Antisociales

El Partido Libertad y Refundación (PLR), su oligarquía Melista, dejaron de ser alternativa electoral para convertirse en amenaza social

  • Actualizado: 10 de enero de 2026 a las 00:00

El Partido Libertad y Refundación (PLR), su oligarquía Melista, dejaron de ser alternativa electoral para convertirse en amenaza social. Desistieron de la persuasión democrática al fomentar la violencia -fuera vandalismo y hasta terrorismo- para implementarla como estrategia política ante su imposibilidad de ganar limpiamente en las urnas. La violencia del PLR destaca características claras:

1. La descalificación de las instituciones judiciales, electorales y toda la que se interponga a sus arbitrariedades.

2. El concitar odio y propiciar hostigamiento hacia las consejeras electorales, funcionarios judiciales, periodistas y ciudadanos que nos atrevemos a cuestionar sus comportamientos antidemocráticos.
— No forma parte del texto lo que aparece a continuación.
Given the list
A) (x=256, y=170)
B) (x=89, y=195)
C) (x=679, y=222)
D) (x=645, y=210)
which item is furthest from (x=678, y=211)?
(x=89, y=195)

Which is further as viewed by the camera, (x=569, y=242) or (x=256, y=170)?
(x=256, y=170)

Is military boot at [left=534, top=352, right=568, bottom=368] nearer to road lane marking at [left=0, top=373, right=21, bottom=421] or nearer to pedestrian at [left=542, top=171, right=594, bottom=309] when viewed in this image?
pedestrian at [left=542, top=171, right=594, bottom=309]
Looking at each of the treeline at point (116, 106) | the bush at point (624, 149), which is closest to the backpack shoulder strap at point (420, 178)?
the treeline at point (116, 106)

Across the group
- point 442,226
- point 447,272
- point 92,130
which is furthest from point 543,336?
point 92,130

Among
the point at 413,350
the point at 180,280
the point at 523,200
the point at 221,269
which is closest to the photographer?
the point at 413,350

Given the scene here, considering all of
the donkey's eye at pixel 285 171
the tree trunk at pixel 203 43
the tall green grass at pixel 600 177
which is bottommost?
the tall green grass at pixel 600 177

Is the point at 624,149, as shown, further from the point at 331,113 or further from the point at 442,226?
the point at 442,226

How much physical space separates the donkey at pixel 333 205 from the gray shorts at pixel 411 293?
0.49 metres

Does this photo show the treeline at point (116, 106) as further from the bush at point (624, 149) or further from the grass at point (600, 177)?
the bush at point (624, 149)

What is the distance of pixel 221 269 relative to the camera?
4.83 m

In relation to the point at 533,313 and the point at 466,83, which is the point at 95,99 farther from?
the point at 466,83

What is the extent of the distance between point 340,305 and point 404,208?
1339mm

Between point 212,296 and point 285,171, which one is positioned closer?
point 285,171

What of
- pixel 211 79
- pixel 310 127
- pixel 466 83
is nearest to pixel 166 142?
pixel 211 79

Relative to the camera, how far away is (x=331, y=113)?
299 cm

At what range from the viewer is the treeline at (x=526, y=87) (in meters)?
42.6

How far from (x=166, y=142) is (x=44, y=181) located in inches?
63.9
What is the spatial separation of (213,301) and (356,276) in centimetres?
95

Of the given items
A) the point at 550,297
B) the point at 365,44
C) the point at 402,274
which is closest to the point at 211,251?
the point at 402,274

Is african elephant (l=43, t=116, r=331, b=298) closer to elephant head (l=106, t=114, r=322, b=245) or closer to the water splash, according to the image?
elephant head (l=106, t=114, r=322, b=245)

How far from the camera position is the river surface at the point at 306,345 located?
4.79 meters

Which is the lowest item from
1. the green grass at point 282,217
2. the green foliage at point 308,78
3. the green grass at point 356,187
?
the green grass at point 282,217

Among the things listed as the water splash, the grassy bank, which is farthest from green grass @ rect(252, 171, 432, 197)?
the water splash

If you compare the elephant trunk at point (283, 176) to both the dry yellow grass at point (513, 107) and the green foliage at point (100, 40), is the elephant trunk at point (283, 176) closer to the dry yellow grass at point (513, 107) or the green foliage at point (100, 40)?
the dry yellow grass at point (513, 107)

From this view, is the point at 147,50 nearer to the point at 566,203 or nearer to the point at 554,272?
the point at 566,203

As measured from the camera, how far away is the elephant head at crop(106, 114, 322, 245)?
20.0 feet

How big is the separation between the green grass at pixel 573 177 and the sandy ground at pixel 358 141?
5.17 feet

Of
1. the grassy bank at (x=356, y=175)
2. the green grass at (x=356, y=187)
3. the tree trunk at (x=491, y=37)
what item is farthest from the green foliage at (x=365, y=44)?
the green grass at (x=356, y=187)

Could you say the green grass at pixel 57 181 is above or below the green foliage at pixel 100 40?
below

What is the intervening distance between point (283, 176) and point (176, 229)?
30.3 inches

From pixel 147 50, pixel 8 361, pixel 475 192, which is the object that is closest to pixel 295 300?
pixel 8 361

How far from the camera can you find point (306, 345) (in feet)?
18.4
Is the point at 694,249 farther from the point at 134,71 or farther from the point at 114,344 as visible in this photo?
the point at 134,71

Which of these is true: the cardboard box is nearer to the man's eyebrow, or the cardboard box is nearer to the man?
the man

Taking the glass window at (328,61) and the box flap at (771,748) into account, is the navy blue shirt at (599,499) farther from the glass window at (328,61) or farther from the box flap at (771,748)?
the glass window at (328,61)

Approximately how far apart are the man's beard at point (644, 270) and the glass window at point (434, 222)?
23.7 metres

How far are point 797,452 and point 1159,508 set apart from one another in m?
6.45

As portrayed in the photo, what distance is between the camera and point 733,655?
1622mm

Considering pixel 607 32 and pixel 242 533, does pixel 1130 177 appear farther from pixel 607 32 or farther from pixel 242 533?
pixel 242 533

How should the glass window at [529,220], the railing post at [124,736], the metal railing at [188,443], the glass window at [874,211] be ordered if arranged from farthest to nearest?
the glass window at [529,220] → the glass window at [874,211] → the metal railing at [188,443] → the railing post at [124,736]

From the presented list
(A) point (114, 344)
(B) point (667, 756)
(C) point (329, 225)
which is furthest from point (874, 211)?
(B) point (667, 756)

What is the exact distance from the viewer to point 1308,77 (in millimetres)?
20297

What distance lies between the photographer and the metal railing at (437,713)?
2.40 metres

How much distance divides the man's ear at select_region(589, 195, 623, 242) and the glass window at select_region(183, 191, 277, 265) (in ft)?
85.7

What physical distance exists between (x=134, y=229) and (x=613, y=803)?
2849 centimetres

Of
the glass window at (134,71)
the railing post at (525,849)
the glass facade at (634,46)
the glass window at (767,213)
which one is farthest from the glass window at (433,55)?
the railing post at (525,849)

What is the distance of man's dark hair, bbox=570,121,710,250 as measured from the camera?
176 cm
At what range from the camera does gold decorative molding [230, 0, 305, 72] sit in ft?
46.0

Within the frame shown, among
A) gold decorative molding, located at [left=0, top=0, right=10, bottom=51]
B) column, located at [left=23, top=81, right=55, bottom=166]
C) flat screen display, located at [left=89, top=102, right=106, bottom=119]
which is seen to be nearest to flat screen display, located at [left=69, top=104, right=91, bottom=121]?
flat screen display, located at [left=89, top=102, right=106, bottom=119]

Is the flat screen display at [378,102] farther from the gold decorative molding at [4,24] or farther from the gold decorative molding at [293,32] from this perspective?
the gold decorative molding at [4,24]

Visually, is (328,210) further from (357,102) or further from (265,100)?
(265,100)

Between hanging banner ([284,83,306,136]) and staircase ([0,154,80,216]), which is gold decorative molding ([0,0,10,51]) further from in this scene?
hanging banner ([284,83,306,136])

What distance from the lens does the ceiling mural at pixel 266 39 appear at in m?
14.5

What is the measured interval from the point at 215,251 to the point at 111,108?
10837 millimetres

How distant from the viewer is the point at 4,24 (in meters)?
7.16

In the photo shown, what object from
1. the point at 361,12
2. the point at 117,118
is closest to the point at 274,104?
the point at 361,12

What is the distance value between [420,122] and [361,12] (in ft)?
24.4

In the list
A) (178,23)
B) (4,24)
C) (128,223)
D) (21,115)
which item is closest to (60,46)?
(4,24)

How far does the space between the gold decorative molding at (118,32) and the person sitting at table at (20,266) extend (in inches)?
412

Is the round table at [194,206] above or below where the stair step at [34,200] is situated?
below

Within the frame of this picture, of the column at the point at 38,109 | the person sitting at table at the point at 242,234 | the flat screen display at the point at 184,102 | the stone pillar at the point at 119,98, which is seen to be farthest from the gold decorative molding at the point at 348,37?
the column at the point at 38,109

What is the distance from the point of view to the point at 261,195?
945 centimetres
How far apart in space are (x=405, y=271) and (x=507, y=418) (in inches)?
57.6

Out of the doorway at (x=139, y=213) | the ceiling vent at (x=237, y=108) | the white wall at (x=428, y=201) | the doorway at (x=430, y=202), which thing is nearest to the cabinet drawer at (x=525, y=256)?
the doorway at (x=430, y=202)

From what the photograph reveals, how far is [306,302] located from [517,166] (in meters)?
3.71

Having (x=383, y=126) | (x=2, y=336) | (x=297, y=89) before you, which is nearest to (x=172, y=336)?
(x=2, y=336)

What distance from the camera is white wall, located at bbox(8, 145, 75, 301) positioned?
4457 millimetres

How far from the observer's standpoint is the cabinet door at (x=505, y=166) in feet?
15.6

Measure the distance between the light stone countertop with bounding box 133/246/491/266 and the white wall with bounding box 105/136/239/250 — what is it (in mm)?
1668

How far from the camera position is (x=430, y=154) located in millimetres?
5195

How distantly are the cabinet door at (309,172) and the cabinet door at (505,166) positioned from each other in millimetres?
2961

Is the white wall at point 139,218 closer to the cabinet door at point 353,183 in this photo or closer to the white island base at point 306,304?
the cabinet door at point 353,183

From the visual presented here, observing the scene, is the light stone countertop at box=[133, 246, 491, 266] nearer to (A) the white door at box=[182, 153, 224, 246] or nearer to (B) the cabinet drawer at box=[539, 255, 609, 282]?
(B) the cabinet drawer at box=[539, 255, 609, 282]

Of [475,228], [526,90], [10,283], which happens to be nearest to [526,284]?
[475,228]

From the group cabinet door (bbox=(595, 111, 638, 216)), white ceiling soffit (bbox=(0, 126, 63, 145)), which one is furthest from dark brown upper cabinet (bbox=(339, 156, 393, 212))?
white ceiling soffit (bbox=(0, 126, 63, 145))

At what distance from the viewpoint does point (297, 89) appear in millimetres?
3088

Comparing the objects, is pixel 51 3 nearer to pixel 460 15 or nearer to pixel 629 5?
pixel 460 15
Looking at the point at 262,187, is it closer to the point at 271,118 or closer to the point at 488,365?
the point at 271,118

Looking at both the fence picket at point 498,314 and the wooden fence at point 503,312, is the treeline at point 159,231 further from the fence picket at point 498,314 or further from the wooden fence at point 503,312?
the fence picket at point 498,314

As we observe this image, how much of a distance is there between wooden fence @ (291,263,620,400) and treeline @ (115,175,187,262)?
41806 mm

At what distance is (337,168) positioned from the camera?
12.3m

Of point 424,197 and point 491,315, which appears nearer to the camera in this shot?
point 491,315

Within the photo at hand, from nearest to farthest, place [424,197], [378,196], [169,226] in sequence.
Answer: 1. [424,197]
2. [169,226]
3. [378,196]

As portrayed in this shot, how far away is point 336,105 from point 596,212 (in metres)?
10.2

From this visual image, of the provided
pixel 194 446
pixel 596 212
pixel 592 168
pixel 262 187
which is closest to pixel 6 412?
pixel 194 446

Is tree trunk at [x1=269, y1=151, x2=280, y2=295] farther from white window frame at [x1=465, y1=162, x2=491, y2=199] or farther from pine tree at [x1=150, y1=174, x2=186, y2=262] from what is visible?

3. La instrumentalización de ´los colectivos´, llamados con mayor precisión “comandos insurreccionales”, por su productor el presidente Mel Zelaya. Los antisociales, que como turbas, intimidan, amenazan, bloquean y alteran la convivencia pacífica y la vida de los ciudadanos honrados, contrarios a su relato, a la ficción que promueven.

4. La manipulación mental y emocional a sectores socialmente vulnerables, al prometerles una epopeya de romántica “resistencia”, siendo la realidad que los lanzan a problemas de los que no les ayudan a salir y a los sacrificios inútiles, excepto para sus manipuladores. Toda la violencia del PLR va destinada a crear caos, tal la habilidad de su instigador. El estado democrático está obligado a neutralizar la estrategia violenta melista: más allá de pretender alterar los resultados electorales o impedir la alternabilidad en el ejercicio del poder, lo que se busca es generar ingobernabilidad, propiciar el autoritarismo y para todo ello, romper el orden constitucional. Suprimir el diálogo, el debate y fundarse en la ley de la selva. Son antisociales: desprecian la legalidad, irrespetan la diversidad, culto a la personalidad de un caudillo, arraigo de un gobierno de nepotismo y negación de la responsabilidad ante el daño causado. Antisociales.